Texto proporcionado:
^^^^^^^^^^^^^^^^

Esta será la primera vez que comparta en mi blog un poema que no es de mi autoría. El motivo es de peso: en sus líneas se encuentra la raíz de todos los Saris.

El escritor no ha considerado necesario firmar con su nombre, en cambio ha decidido poner “papá”, tal vez porque no pensó en una posterior publicación, de hecho el escrito llegó a mi correo como un regalo personal.

Leerlo fue, no solo emocionante sino también esclarecedor. Me ha hecho pensar, como conclusión, que definitivamente, lo que se hereda no se hurta.

En alguna oportunidad le escuché decir al escritor cubano Severo Sardui en una entrevista que la vida de los seres  humanos no merece ser contada desde la fecha que indique su acta de nacimiento, sino por lo menos unos ciento veinte años atrás.

Pues bien, yo hoy no voy a retroceder tanto en el tiempo, pero contaré mi vida a partir de la pluma de un hombre que me ha creído águila desde mucho antes de que me salieran plumas y que me mostró con su luz de sol el tamaño proyectado por la sombra de mis todavía pequeñas alas. Alguien con una mente infinita en la que ningún sueño es demasiado grande: mi padre. 

Nota: Tanto yo como mis hermanos Jesús Ernesto y María Gabriela nacimos en febrero y entre nosotros existe tan solo un año de diferencia. Vinimos al mundo con un mismo signo, diferentes personalidades y con igual fortuna: nuestros padres.

FEBRERO DE LUCEROS

Febrero arranca intenso cual invierno polar,

Y su fuerza estremece su horizonte y su cielo;

Sus ojos rompen bridas, cual caballos sin freno;

su luz incandescente anuncia tiempos nuevos,

que entre rayos, nubarrones, tormentas se hace notar.

^^^^^^^^^^^^^^^^

Registros enumerados:
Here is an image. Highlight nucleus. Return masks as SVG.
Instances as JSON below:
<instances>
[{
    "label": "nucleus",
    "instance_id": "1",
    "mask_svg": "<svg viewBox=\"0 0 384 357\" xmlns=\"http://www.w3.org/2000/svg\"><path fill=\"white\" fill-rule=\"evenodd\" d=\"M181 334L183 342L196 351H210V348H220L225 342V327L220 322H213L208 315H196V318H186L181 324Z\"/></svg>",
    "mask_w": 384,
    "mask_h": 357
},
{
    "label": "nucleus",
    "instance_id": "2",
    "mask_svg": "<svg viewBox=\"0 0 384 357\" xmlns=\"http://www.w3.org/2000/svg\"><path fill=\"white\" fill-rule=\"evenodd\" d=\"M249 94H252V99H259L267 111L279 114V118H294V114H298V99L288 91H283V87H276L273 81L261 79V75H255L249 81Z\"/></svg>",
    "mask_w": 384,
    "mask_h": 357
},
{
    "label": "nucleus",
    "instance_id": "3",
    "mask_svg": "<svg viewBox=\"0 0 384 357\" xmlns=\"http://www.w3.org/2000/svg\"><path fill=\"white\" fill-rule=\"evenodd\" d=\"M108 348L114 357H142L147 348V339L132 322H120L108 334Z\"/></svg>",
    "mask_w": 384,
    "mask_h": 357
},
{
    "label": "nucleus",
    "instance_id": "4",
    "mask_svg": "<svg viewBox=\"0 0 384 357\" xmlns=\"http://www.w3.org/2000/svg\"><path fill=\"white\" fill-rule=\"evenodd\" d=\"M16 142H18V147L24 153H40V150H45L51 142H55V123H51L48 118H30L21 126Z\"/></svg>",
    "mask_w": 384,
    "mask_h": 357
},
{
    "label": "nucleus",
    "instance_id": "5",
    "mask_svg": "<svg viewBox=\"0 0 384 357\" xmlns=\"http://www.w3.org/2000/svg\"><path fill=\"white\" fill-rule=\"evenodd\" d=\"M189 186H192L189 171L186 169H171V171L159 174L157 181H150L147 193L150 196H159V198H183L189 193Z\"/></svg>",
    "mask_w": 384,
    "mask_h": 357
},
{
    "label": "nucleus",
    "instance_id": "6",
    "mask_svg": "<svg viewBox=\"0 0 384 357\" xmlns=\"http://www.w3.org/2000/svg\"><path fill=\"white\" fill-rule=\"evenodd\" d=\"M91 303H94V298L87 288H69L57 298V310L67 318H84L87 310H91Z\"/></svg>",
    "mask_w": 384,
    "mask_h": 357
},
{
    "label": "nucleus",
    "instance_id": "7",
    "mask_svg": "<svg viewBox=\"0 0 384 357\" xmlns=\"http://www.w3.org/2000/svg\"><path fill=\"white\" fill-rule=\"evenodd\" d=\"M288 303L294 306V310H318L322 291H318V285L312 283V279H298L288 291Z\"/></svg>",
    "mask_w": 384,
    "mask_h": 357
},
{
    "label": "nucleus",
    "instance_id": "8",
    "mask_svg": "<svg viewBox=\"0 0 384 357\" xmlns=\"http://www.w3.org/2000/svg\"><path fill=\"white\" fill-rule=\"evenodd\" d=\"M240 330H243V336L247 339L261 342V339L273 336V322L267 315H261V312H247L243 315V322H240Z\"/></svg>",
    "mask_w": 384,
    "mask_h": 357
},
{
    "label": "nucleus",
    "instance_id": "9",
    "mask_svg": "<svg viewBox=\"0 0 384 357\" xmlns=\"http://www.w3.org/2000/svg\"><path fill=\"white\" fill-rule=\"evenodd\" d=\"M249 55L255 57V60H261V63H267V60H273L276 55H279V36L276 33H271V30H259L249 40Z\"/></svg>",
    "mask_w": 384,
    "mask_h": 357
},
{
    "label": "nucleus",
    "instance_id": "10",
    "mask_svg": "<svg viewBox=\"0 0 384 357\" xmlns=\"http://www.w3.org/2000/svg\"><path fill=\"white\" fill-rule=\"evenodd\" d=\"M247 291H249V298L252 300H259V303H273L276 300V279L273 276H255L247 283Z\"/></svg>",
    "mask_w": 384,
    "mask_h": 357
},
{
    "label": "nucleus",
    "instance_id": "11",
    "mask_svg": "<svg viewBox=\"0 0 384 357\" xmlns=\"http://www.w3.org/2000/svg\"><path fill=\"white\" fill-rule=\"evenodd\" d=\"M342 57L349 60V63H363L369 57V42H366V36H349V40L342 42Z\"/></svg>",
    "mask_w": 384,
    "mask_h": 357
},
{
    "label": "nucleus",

^^^^^^^^^^^^^^^^

Tarea 1:
Reproduce el fragmento del texto proporcionado desde "El escritor no" hasta "veinte años atrás.", incluidas ambas.
Tarea 2:
Indica si cada afirmación coincide con el texto proporcionado, respondiendo sí o no y citando las palabras del texto que lo deciden. (a) El poema llegó al correo de quien escribe el blog como un regalo personal. (b) Quien escribe el blog y sus hermanos nacieron en meses distintos. (c) El autor del poema firmó con la palabra "papá".

Resultado del ejercicio 1:
El escritor no ha considerado necesario firmar con su nombre, en cambio ha decidido poner “papá”, tal vez porque no pensó en una posterior publicación, de hecho el escrito llegó a mi correo como un regalo personal.

Leerlo fue, no solo emocionante sino también esclarecedor. Me ha hecho pensar, como conclusión, que definitivamente, lo que se hereda no se hurta.

En alguna oportunidad le escuché decir al escritor cubano Severo Sardui en una entrevista que la vida de los seres  humanos no merece ser contada desde la fecha que indique su acta de nacimiento, sino por lo menos unos ciento veinte años atrás.

Resultado del ejercicio 2:
(a) Sí: «el escrito llegó a mi correo como un regalo personal».
(b) No: «Tanto yo como mis hermanos Jesús Ernesto y María Gabriela nacimos en febrero».
(c) Sí: «ha decidido poner “papá”».